**Document passage**
# # #

Step 3: Decide LLM configuration strategy

After preparing steps 1 and 2 above for each LLM to be configured, it is time to insert them into the operational LLM_CONFIG used by TD.

There are several LLMs that come pre-configured with the TD that require access to the open internet; some also require AWS account keys.

If the open internet is not available from your enterprise network, then you should simply replace all values in the LLM_CONFIG data structure with your site-local values. This is done by including LLM_CONFIG_local_replace in your site-local configuration file.

# Replace existing (all the default configuration) with these
LLM_CONFIG_local_replace = {
    'LLM-Number-1': {
        # your LLM configuration
    },
}

You may prefer to add to the existing LLMs that are pre-configured and optionally remove some of the existing LLMs. This strategy involves including LLM_CONFIG_local_add and optionally LLM_CONFIG_local_delete in your site-local configuration file.

# Add these site-local LLM configurations
LLM_CONFIG_local_add = {
    'LLM-Number-1': {
        'fields': [],
        'model': 'Openai-gpt1o',
        'callback': 'call_onprem_llm',
    },
}

# Delete these LLM names from the default configuration
LLM_CONFIG_local_delete = [
    'Example-LLM-name'
]

Step 4: Create site_local_config.py

This step is to create the site_local_config.py file for setting up all of a site's LLMs. This can be done in one Python file that includes both updates to the LLM_CONFIG and callback functions that coordinate the calls out to the LLMs. The content of the callback functions largely depend upon the site-local LLM APIs.

There is a template inside the docker image for trovares/desktop_backend, or you can use the template shown here:

def call_onprem_llm(llm_config: dict, llm_credentials: dict = {},
                    question: str = None, prompt: str = None, history: list = [],
                    **kwargs) -> str:
    import requests
    model = llm_config.get('model', "")
    headers = {"User-Agent": "LLM Client"}
    prompt = f"<s> {prompt}\n[INST]{question}[/INST]</s>"

    payload = {
        "prompt": prompt,
        "model": model,
        "temperature": 0.05,
        "max_tokens": 5000,
        "history": history,
    }
    response = requests.post('https://my.local.llm:6502/api/v1/query',
                             headers=headers, json=payload)
    response_json = response.json()
    if response.status_code != 200:
        current_app.logger.error(f"Error: {response_json['error']}")
    response_text = response_json['choices'][0]['text'].strip()
    print(f"> Query: {prompt}", flush=True)
    print(f"> Response: {response_text}", flush=True)
    return response_text


# Add these site-local LLM configurations
LLM_CONFIG_local_add = {
    'OnPremLLM': {
        'fields': [],
        'model': 'Trovares',
        'callback': 'call_onprem_llm',
    },
}

# Delete these LLM names from the default configuration
LLM_CONFIG_local_delete = [
    'Example-LLM-name'
]

# Replace existing (all the default configuration) with these
# LLM_CONFIG_local_replace = {
#     'Your-Onprem-LLM-name': {
#     },
# }

Step 5: Restart Trovares Desktop with site-local configuration

A convenient way to do this configuration and have it enabled every time the app is restarted, place the site_local_config.py file in the same directory as your docker-compose.yml file. Then add this line to the docker-compose.yml file in the “volumes” section of the “backend” service:

     - ${PWD}/site_local_config.py:/app/site_local_config.py:ro

Now you can do this sequence of shell commands:

$ docker compose down

$ docker compose up -d

You can confirm that the site-local configuration took effect by going to the user Settings, the data explorer, or the schema explorer of the Trovares Desktop and click on the LLM pull-down menu. If authentication values are required for your site-local LLM, then you will need to enter those for yourself in the user Settings, and all your users will need to do that for their login accounts as well.

# # #

**Tasks**
**a.** Answer these from the LLM configuration guide, one line each:
(i) Which variable in the site-local configuration file replaces all the default LLM values?
(ii) What temperature value does the callback template put in its payload?
(iii) Which two shell commands are given for restarting with the site-local configuration?
**b.** List every key in the payload dictionary of the callback template in the LLM configuration guide.
**c.** From the LLM configuration guide, reproduce the passage starting with "Now you can" and going on through "accounts as well.".
The records come from a separate source.

**Data shown**
# # #

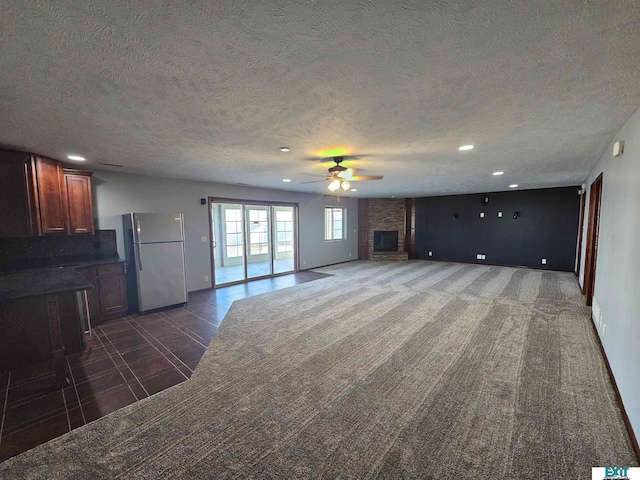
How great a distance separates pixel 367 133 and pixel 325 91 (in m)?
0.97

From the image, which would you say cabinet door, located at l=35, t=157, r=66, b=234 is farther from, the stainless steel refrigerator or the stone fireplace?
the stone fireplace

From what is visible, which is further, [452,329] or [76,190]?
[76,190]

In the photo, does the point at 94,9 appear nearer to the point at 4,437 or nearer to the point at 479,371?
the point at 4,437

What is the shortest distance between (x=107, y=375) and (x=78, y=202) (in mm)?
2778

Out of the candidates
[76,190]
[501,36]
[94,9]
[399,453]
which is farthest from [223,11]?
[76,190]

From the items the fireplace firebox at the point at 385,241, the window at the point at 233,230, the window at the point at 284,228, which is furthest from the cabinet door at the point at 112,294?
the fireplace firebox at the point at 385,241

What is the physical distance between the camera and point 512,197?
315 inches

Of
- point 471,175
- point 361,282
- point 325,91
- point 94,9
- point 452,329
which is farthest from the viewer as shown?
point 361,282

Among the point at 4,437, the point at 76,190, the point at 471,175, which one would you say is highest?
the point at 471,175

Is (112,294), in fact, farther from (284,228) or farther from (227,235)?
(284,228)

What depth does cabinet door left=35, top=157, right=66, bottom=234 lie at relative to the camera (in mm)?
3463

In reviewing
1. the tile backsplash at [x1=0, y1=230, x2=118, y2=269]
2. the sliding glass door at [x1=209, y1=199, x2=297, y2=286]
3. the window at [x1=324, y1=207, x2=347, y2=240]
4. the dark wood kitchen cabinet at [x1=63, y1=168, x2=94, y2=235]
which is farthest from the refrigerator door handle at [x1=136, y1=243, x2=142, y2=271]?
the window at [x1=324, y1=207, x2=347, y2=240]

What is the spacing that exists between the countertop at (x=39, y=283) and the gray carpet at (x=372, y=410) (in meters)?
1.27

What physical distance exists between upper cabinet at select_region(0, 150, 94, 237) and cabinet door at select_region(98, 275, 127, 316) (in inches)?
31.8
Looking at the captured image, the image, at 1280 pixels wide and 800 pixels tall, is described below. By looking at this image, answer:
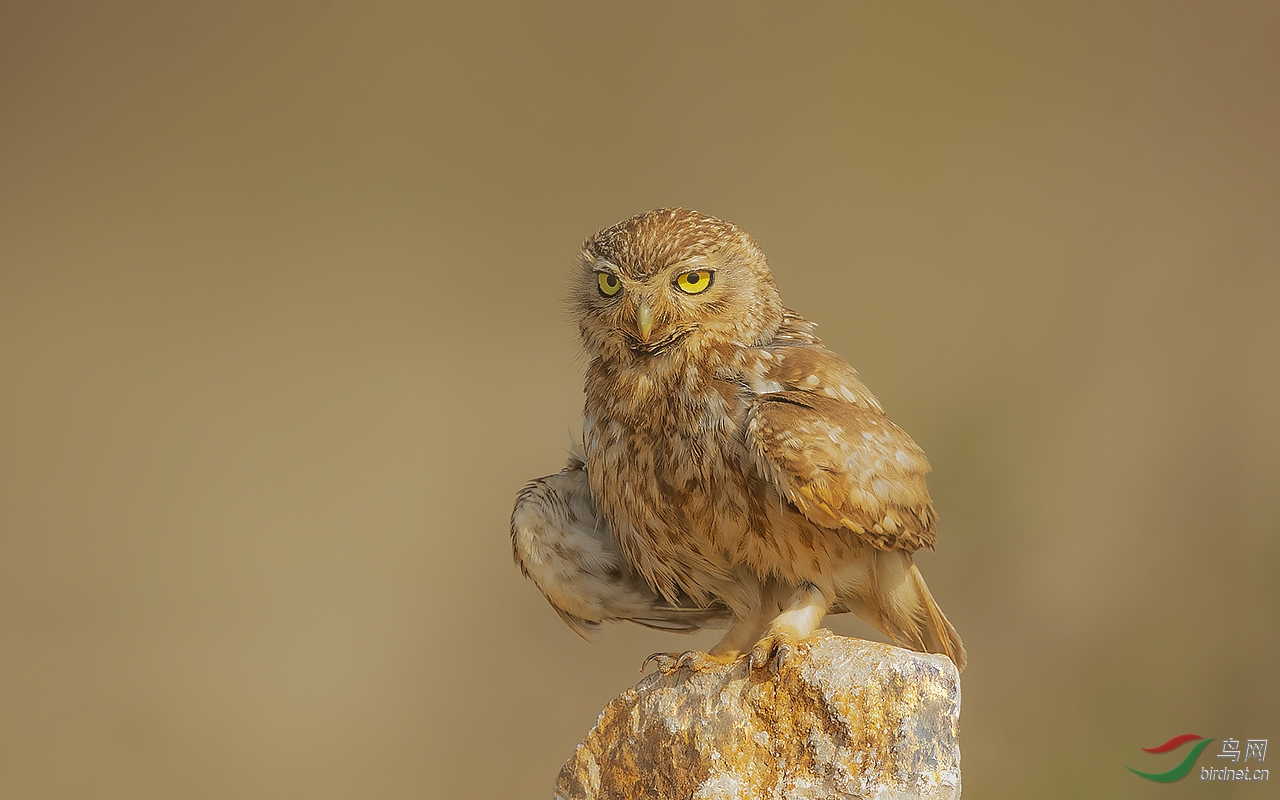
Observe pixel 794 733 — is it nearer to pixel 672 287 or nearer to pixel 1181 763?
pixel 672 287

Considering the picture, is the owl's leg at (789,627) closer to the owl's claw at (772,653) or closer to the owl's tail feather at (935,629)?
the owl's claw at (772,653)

# # #

**Per-task outputs**
**a.**
(i) LLM_CONFIG_local_replace
(ii) 0.05
(iii) docker compose down; docker compose up -d

**b.** prompt, model, temperature, max_tokens, history

**c.**
Now you can do this sequence of shell commands:

$ docker compose down

$ docker compose up -d

You can confirm that the site-local configuration took effect by going to the user Settings, the data explorer, or the schema explorer of the Trovares Desktop and click on the LLM pull-down menu. If authentication values are required for your site-local LLM, then you will need to enter those for yourself in the user Settings, and all your users will need to do that for their login accounts as well.